Pull each line holding "this" out of the entries below.

═══ Excerpted data

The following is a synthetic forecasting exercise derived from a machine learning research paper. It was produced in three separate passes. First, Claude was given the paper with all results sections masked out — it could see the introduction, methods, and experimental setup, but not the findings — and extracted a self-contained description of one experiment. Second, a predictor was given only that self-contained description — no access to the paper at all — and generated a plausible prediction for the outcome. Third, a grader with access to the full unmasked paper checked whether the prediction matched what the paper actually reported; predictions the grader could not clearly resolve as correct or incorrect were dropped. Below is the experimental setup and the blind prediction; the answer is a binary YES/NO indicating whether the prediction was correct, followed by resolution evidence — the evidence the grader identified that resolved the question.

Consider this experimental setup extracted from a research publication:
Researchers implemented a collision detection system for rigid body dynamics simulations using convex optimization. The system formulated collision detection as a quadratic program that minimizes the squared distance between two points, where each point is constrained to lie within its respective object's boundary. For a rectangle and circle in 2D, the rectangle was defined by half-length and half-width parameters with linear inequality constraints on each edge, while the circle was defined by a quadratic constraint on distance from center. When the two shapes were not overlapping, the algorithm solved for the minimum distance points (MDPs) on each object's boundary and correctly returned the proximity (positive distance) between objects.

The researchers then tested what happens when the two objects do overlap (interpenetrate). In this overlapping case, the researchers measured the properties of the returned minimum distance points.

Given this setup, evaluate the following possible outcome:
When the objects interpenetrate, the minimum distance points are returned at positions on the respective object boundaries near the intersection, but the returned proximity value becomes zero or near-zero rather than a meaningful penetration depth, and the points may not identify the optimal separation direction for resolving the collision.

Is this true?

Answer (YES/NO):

══════

> Written solution
Consider this experimental setup extracted from a research publication:
The researchers then tested what happens when the two objects do overlap (interpenetrate). In this overlapping case, the researchers measured the properties of the returned minimum distance points.
Given this setup, evaluate the following possible outcome:
Is this true?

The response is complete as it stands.